ロシアの作曲家、カプースチンの曲を初めて聴いた時の衝撃は大きかった。クラシックのジャンルにジャズとクロスオーバーさせた音楽が登場したとでもいうのだろうか、ジャズ系にも傾きつつあった当時の自分にとっては一瞬の内にハマってしまう要素がそこにはあった。それは例えばガーシュインのラプソディ・イン・ブルーのように、ジャズの香り漂う、というレベルを超えている音楽のように思う。
しかしカプースチンの曲にはジャズの要素がふんだんにあるとはいえ、そこはクラシック、楽譜に忠実な演奏が求められるわけで、アドリブが含まれるジャズとは厳密には違う・・・一体どんなアクロバットな楽譜なんだろう??
今回はこのカプースチンのアルバムをマルク-アンドレ・アムラン盤(’99年9月10-12日録音、ヘンリー・ウッドホール、ロンドンにて収録)とスティーブン・オズボーン盤('03年6月23・24・26日録音、ヘンリー・ウッド・ホールにて収録)の演奏で。いずれもお気に入りのレーベルの一つ、ハイペリオンからのリリースだ。

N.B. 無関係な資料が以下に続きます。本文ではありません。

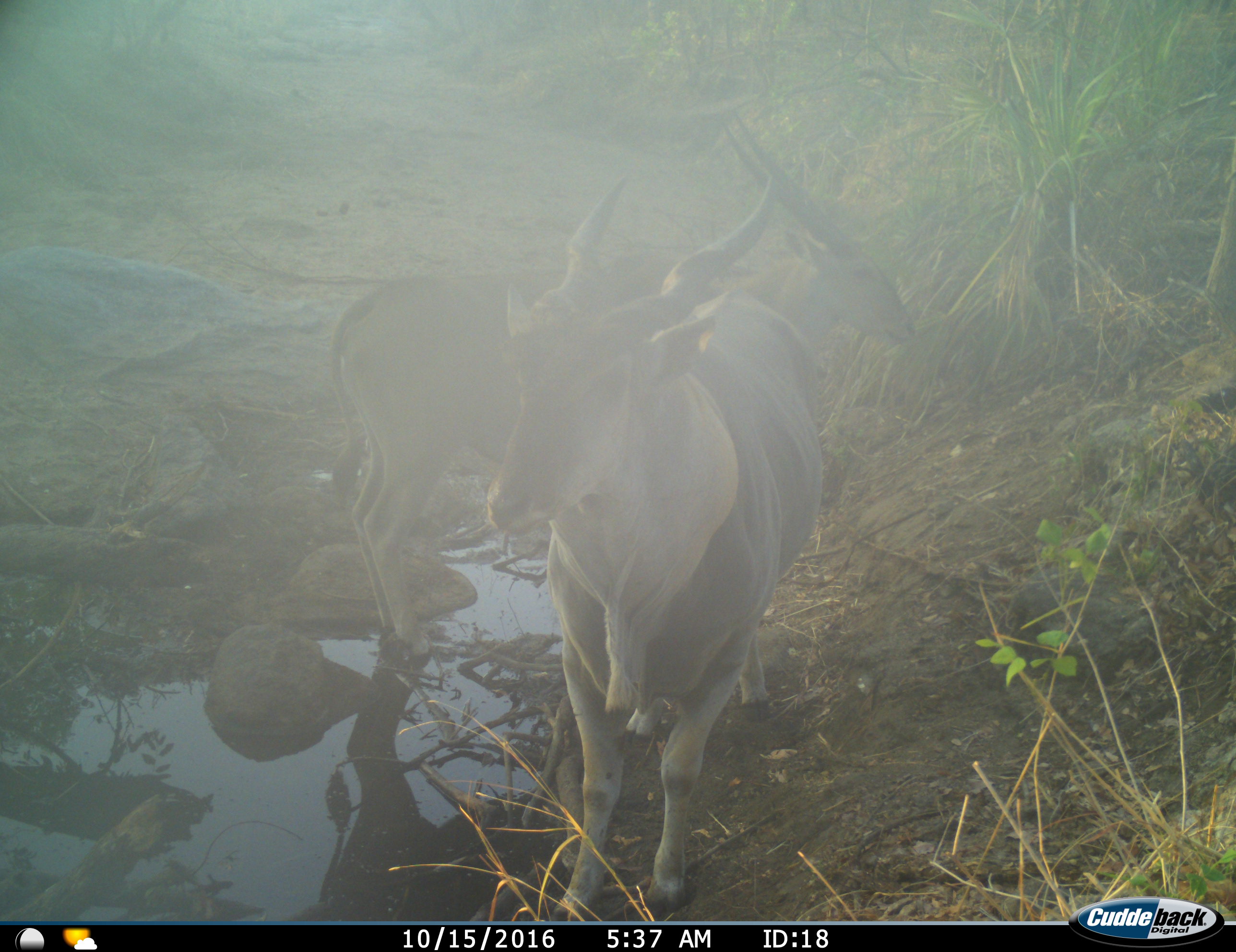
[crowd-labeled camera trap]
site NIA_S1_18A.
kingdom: Animalia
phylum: Chordata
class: Mammalia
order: Artiodactyla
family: Bovidae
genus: Tragelaphus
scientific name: Tragelaphus oryx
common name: eland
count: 2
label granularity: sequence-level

アムラン盤は初めてカプースチンの曲に出会ったアルバム。ヴィルトォーゾなどと表するどころではない、ピアノにも超人と呼ばれる人がいるのか、と思う程、その超絶ぶりに感動を覚えたものだ。実際、ハイペリオンではゴドフスキー編曲のショパンの練習曲集も録音しており、自他共に認める超絶技巧派ピアニストなのだろう。モントリオール生まれで今年46歳というから、クラシックの世界ではまだ若い世代。まさに期待の俊英だ。
カプースチンの音楽にはある種の陶酔感があるように思う。聴き手だけでなく弾き手をもふっと引き込んでしまう独特の妖しさが漂う、とでもいうのだろうか。ショスタコーヴィッチの作品にジャズ組曲というのはあるけれど、現代ロシアの作曲家が熱を入れたジャズ曲という成り立ちも興味深い。

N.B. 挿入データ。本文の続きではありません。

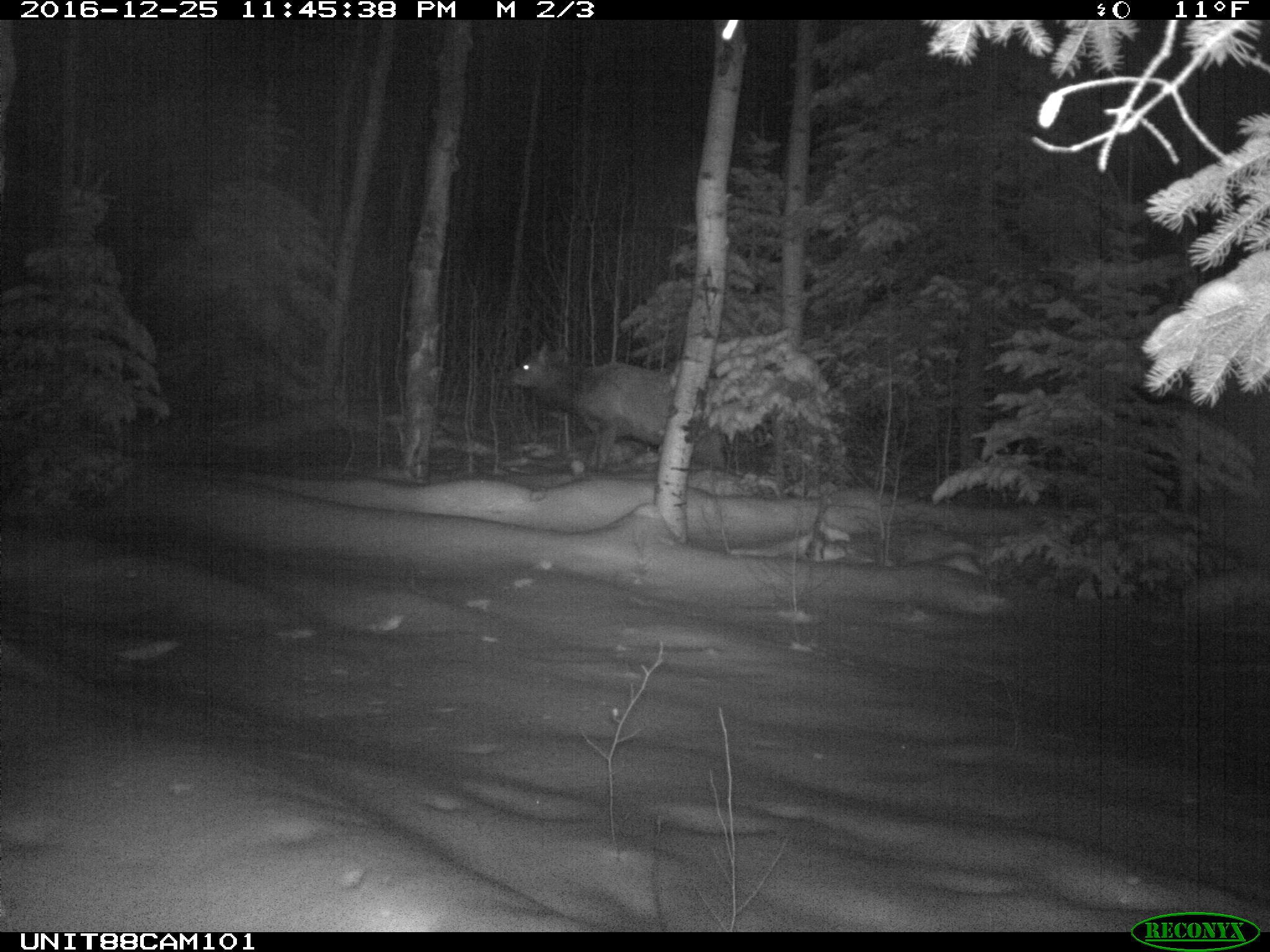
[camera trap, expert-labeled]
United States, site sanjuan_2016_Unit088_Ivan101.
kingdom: Animalia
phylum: Chordata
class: Mammalia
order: Artiodactyla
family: Cervidae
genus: Cervus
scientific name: Cervus elaphus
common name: red deer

オズボーンの演奏も漂ってくるのはカプースチンワールドとでもいうべきもの。この二枚を聴いて、ひとまずカプースチンの世界に浸れるのは間違いなしだ。アムランの他のアルバムを聴くきっかけにもなった。
ピアノは両者ともスタインウェイ。それぞれ、トニー・フォークナー、サイモン・イードンという腕利きのレコーディング・エンジニアによる高品位録音も素晴らしい。
ちなみに作曲家本人によるアルバムも日本のエクストンレーベルからリリースされている。カプースチンは1937年生まれというから今年御年70歳。本人もやはり超絶技巧の持ち主なのだろうか。いつの日か聴いてみたい。